▸ WRITTEN TASK
Copy all of the material below word for word, leaving out the pictures.

▸ DATA SHOWN
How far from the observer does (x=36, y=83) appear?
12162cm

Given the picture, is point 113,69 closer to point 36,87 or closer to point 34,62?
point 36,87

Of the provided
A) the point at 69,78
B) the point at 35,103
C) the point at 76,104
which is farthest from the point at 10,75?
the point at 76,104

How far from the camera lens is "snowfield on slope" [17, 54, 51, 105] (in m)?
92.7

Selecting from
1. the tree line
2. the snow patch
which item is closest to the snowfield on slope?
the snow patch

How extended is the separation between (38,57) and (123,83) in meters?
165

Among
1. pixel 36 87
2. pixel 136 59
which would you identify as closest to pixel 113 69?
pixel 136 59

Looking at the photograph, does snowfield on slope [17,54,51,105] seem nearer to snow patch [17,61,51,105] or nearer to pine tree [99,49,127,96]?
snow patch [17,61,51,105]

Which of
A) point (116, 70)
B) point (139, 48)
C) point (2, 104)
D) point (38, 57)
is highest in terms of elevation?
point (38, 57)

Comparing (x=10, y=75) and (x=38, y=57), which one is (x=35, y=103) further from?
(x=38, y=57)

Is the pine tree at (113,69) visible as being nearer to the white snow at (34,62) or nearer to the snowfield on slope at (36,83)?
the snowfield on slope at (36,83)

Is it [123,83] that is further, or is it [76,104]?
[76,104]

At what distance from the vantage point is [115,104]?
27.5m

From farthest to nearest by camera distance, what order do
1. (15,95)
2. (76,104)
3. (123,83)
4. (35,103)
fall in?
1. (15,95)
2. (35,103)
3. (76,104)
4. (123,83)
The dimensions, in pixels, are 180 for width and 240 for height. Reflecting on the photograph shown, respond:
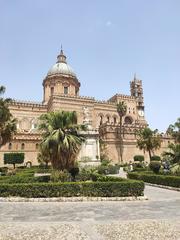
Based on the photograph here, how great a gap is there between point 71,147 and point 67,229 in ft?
31.6

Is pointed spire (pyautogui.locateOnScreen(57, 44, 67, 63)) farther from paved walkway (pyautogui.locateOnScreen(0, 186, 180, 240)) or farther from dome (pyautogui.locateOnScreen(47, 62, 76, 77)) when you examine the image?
paved walkway (pyautogui.locateOnScreen(0, 186, 180, 240))

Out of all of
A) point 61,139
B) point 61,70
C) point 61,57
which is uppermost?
point 61,57

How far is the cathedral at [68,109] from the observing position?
5019cm

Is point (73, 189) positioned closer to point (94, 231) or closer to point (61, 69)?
point (94, 231)

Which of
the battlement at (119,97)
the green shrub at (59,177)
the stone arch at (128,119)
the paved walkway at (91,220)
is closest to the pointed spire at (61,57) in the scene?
the battlement at (119,97)

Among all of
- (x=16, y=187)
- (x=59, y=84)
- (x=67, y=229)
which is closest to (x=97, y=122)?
(x=59, y=84)

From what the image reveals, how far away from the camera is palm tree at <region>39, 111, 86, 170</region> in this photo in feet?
54.4

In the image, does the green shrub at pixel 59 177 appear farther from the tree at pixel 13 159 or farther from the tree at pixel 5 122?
the tree at pixel 13 159

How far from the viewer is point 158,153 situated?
6066cm

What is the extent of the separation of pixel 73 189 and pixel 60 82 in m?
52.1

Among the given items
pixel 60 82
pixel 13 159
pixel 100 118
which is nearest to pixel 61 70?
pixel 60 82

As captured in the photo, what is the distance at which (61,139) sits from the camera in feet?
55.4

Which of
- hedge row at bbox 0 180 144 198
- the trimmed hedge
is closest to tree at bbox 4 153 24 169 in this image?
the trimmed hedge

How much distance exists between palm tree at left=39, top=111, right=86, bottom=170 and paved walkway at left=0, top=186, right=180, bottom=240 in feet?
17.8
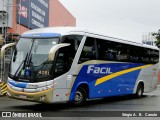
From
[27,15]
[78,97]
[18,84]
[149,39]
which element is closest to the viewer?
[18,84]

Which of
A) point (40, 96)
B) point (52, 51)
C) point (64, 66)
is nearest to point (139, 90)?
point (64, 66)

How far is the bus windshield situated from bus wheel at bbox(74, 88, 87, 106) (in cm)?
198

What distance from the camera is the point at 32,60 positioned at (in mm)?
14609

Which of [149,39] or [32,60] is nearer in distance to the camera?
[32,60]

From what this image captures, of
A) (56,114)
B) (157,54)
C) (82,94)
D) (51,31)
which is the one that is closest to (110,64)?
(82,94)

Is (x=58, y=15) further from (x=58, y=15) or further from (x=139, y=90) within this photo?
(x=139, y=90)

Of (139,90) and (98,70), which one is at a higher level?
(98,70)

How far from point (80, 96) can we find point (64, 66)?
1.68 meters

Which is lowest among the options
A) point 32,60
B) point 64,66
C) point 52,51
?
point 64,66

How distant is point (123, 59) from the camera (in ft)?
63.8

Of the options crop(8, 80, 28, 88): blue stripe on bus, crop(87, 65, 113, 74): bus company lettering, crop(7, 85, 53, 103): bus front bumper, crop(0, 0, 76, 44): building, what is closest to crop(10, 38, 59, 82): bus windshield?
crop(8, 80, 28, 88): blue stripe on bus

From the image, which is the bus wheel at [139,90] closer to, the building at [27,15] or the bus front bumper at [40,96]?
the building at [27,15]

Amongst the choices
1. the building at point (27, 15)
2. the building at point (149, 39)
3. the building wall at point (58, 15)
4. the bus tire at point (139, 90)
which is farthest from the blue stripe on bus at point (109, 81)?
the building at point (149, 39)

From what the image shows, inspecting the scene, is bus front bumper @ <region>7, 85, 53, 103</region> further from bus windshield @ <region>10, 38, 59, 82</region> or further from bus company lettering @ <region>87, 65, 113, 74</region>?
bus company lettering @ <region>87, 65, 113, 74</region>
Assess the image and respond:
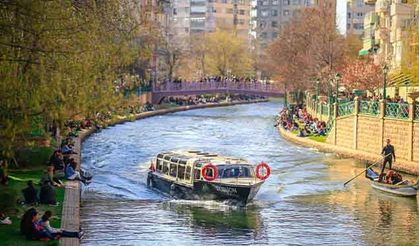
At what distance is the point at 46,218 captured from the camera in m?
27.8

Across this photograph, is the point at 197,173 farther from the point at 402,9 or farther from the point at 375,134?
the point at 402,9

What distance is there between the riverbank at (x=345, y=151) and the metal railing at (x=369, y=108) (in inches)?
105

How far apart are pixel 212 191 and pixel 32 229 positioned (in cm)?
1432

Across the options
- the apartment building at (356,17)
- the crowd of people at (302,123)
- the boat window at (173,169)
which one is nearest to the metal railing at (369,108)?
the crowd of people at (302,123)

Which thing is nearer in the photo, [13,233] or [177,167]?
[13,233]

▸ CORRECT RESPONSE
How far from the observer does (x=36, y=83) appear?
12162cm

Given the picture, is point 113,69 closer to point 36,87 or closer to point 34,62?
point 36,87

Of the provided
A) the point at 69,78
B) the point at 35,103
C) the point at 76,104
which is farthest from the point at 10,75?
the point at 76,104

How far from the camera lens is "snowfield on slope" [17, 54, 51, 105] (in m)?
92.7

Selecting from
1. the tree line
2. the snow patch
which item is closest to the snowfield on slope?
the snow patch

How extended is the separation between (38,57) and (123,83) in meters?
165

Among
1. pixel 36 87
2. pixel 136 59
which would you identify as closest to pixel 113 69?
pixel 136 59

Looking at the photograph, does snowfield on slope [17,54,51,105] seem nearer to snow patch [17,61,51,105] or nearer to pine tree [99,49,127,96]?
snow patch [17,61,51,105]

Which of
A) point (116, 70)
B) point (139, 48)
C) point (2, 104)
D) point (38, 57)
is highest in terms of elevation?
point (38, 57)

Comparing (x=10, y=75) and (x=38, y=57), which one is (x=35, y=103) further from?
(x=38, y=57)

Is the pine tree at (113,69) visible as being nearer to the white snow at (34,62) or nearer to the snowfield on slope at (36,83)?
the snowfield on slope at (36,83)

Is it [123,83] that is further, or is it [76,104]?
[76,104]

At what distance from the vantage point is [115,104]?
27.5m

From farthest to nearest by camera distance, what order do
1. (15,95)
2. (76,104)
3. (123,83)
4. (35,103)
fall in?
1. (15,95)
2. (35,103)
3. (76,104)
4. (123,83)
The dimensions, in pixels, are 180 for width and 240 for height. Reflecting on the photograph shown, respond:
Based on the photograph here, how great a gap is there between point 71,147 and point 67,229 in ft?
31.6

Is pointed spire (pyautogui.locateOnScreen(57, 44, 67, 63)) farther from paved walkway (pyautogui.locateOnScreen(0, 186, 180, 240)) or farther from dome (pyautogui.locateOnScreen(47, 62, 76, 77)) when you examine the image?
paved walkway (pyautogui.locateOnScreen(0, 186, 180, 240))

Out of all of
A) point 61,139
B) point 61,70
C) point 61,57
which is uppermost?
point 61,57

How far is the cathedral at [68,109] from the observing position?
5019cm

Is point (73, 189) positioned closer to point (94, 231) or closer to point (61, 69)?
point (94, 231)

Which of
the battlement at (119,97)
the green shrub at (59,177)
the stone arch at (128,119)
the paved walkway at (91,220)
is closest to the pointed spire at (61,57) in the scene?
the battlement at (119,97)

Among all of
- (x=16, y=187)
- (x=59, y=84)
- (x=67, y=229)
which is closest to (x=97, y=122)?
(x=59, y=84)

From what the image reveals, how far away from the camera is palm tree at <region>39, 111, 86, 170</region> in this photo in feet?
54.4

In the image, does the green shrub at pixel 59 177 appear farther from the tree at pixel 13 159 or farther from the tree at pixel 5 122?
the tree at pixel 13 159

How far from the viewer is point 158,153 situated?
6066cm

What is the extent of the separation of pixel 73 189 and pixel 60 82 in m?
52.1

Among the given items
pixel 60 82
pixel 13 159
pixel 100 118
which is nearest to pixel 61 70?
pixel 60 82

As captured in the photo, what is the distance at which (61,139) sits from the camera in feet?
55.4

Which of
- hedge row at bbox 0 180 144 198
- the trimmed hedge
is closest to tree at bbox 4 153 24 169 in this image?
the trimmed hedge

How much distance exists between palm tree at left=39, top=111, right=86, bottom=170 and paved walkway at left=0, top=186, right=180, bottom=240 in feet?
17.8
From
[27,15]
[78,97]
[18,84]
[149,39]
which element is closest to the viewer?
[18,84]

Which of
A) point (40, 96)
B) point (52, 51)
C) point (64, 66)
is nearest to point (139, 90)?
point (64, 66)

How far is the bus windshield situated from bus wheel at bbox(74, 88, 87, 106) (in cm)?
198

What distance from the camera is the point at 32,60 positioned at (in mm)?
14609

Which of [149,39] or [32,60] is nearer in distance to the camera?
[32,60]

From what this image captures, of
A) (56,114)
B) (157,54)
C) (82,94)
D) (51,31)
which is the one that is closest to (110,64)?
(82,94)

Is (x=58, y=15) further from (x=58, y=15) or further from (x=139, y=90) within this photo?
(x=139, y=90)

Of (139,90) and (98,70), which one is at a higher level?
(98,70)

How far from point (80, 96) can we find point (64, 66)?
1.68 meters

Which is lowest among the options
A) point 32,60
B) point 64,66
C) point 52,51
?
point 64,66

How distant is point (123, 59) from the camera (in ft)?
63.8

Of the options crop(8, 80, 28, 88): blue stripe on bus, crop(87, 65, 113, 74): bus company lettering, crop(7, 85, 53, 103): bus front bumper, crop(0, 0, 76, 44): building, what is closest to crop(10, 38, 59, 82): bus windshield?
crop(8, 80, 28, 88): blue stripe on bus

From the image, which is the bus wheel at [139,90] closer to, the building at [27,15] or the bus front bumper at [40,96]?
the building at [27,15]

Amongst the choices
1. the building at point (27, 15)
2. the building at point (149, 39)
3. the building wall at point (58, 15)
4. the bus tire at point (139, 90)
which is farthest from the blue stripe on bus at point (109, 81)?
the building at point (149, 39)

From what the image shows, inspecting the scene, is bus front bumper @ <region>7, 85, 53, 103</region> further from bus windshield @ <region>10, 38, 59, 82</region> or further from bus company lettering @ <region>87, 65, 113, 74</region>?
bus company lettering @ <region>87, 65, 113, 74</region>
Assess the image and respond:
At what distance is the point at 46,218 captured from the camera in m?
27.8

Across this photograph, is the point at 197,173 farther from the point at 402,9 or farther from the point at 375,134?
the point at 402,9

What distance is there between the riverbank at (x=345, y=151) and the metal railing at (x=369, y=108) (in inches)?
105

How far apart are pixel 212 191 and pixel 32 229 positioned (in cm)?
1432

Across the options
- the apartment building at (356,17)
- the crowd of people at (302,123)
- the boat window at (173,169)
which one is nearest to the metal railing at (369,108)?
the crowd of people at (302,123)

Which thing is nearer in the photo, [13,233] or [177,167]?
[13,233]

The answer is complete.